DKG sound alarm over liquidity crisis
Gerald Gaß, chairman of the German Hospital Federation (DKG), warned that many hospitals are so financially strained that routine payments such as year-end bonuses may be at risk. His comments accompanied a new hospital economic barometer published in early June, which found that only nine percent of hospitals can sustainably meet running costs from liquid funds.
The barometer further reported that the majority of clinics hold cash for an average of only six weeks, a level that hospital managers and insolvency practitioners say is incompatible with long-term stability. Those findings have intensified debate among policymakers, municipal leaders and health-care administrators about immediate rescue measures and structural reforms.
Rising input costs outpacing payments
Insolvency specialist Tjark Thies and other restructuring lawyers point to a sustained surge in energy, material and personnel costs as a primary driver of financial deterioration. Hospitals face cost increases that they cannot quickly offset through higher reimbursements from health insurers, leaving margins squeezed and deficits accumulating.
Managers describe a mismatch between rising operating expenses and the pace at which negotiated tariffs and DRG reimbursements adjust, creating chronic shortfalls. The result is growing reliance on short-term liquidity measures and, in some cases, emergency subsidies from owners or creditors.
Staff shortages pushing personnel expenses higher
A severe shortage of medical staff is compounding the pressure, with estimates of around 8,000 physician vacancies nationally cited by industry observers. Short supply has given qualified physicians and nurses leverage to demand higher pay, driving up personnel costs at a time when revenue growth is limited.

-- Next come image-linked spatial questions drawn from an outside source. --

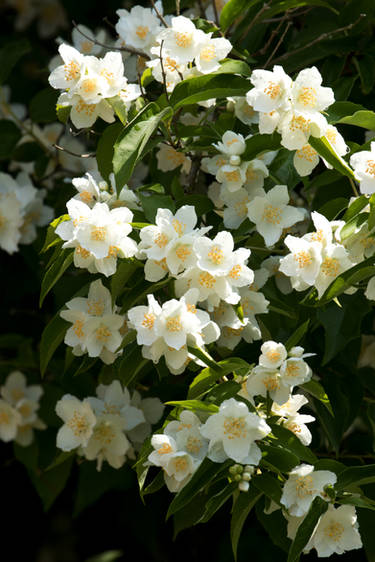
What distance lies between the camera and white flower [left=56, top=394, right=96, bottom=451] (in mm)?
1752

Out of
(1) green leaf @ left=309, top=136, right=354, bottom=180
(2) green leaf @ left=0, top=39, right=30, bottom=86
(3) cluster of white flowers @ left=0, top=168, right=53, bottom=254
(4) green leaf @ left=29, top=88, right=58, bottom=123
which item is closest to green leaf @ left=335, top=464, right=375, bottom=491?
(1) green leaf @ left=309, top=136, right=354, bottom=180

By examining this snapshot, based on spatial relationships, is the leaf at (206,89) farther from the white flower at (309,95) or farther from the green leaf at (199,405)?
the green leaf at (199,405)

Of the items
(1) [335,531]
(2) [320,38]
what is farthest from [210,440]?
(2) [320,38]

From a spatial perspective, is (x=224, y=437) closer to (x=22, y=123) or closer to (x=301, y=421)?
(x=301, y=421)

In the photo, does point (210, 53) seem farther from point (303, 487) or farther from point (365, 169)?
point (303, 487)

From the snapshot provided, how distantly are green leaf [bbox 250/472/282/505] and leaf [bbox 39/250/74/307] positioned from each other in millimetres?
447

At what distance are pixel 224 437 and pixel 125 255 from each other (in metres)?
0.33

Practitioners warn this dynamic has contributed to a marked rise in insolvency filings since 2022, reversing a longer period of relative stability. Insolvency lawyers say the need to recruit and retain competent staff has become a decisive factor in many hospitals’ economic fate.

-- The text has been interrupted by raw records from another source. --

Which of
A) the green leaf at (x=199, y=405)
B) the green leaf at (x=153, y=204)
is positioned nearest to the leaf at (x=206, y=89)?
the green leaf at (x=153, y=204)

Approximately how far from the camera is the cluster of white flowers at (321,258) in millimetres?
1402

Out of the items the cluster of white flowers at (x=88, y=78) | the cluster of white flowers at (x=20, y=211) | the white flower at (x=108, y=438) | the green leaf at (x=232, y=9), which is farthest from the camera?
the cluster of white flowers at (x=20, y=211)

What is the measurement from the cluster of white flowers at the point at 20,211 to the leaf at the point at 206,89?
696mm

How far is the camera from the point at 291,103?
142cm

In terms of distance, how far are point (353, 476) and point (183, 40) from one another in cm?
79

Health insurance reform threatens revenue
Planned reforms to stabilize statutory health insurance contributions are expected to reduce hospital revenue further, according to insolvency administrator Stefan Denkhaus. He estimates that the proposed changes could cut hospital turnovers and results by roughly five to six percent, a hit that could precipitate additional insolvencies.

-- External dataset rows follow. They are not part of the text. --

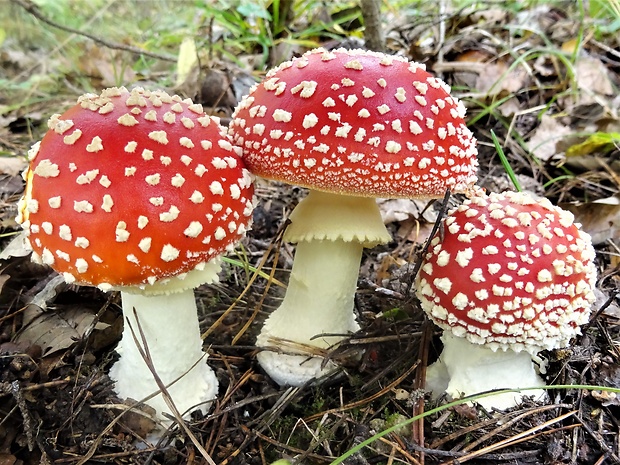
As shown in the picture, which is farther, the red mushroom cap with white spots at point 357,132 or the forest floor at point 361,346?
the forest floor at point 361,346

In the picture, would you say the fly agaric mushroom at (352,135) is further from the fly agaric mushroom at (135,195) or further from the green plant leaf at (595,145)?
the green plant leaf at (595,145)

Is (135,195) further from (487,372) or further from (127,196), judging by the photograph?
(487,372)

Hospital executives such as Ulrich Pelster, who leads a multi-hospital Catholic foundation in Lower Saxony, warn that lower payments from the statutory insurer will leave fixed costs untouched while income declines. For regional and non-profit providers that already operate on thin margins, the reform could tip finances into insolvency or force service reductions.
Municipal burden and regional inequalities
Germany’s three-tier hospital ownership model—municipal, private and non-profit—creates uneven fiscal pressures across regions, with municipal hospitals receiving sizeable annual subsidies. Managers note that municipal providers benefit from roughly €20,000 per bed per year in local support on average, a transfer that preserves services but can distort competition.
Legal and insolvency experts caution that municipalities and counties will increasingly determine which hospitals survive based on their willingness and ability to subsidize losses. Wealthier regions may sustain local facilities, while hospitals in poorer districts face a higher risk of closure despite local need.
Calls for consolidation and specialization
Restructuring professionals argue that the country’s relatively high hospital density in urban areas impedes efficient capacity utilization and keeps fixed costs elevated. They recommend strategic consolidation and clinical specialization so remaining hospitals can achieve scale, improve quality and reduce duplicate expenditures.
Experts say insolvency proceedings can be complex but also provide a route to reorganize networks, align ownership interests and attract investors. While some anticipate the current wave of hospital insolvencies will moderate, authorities expect further filings among smaller, resource-strapped providers and in the care-home sector.
Averting large-scale closures, these advisors contend, will require a combination of targeted short-term liquidity support, clearer incentives for regional planning, and long-term reform of payment structures to reward specialization and cooperation. Failure to act in a coordinated way risks the loss of critical services in vulnerable communities and growing pressure on remaining hospitals.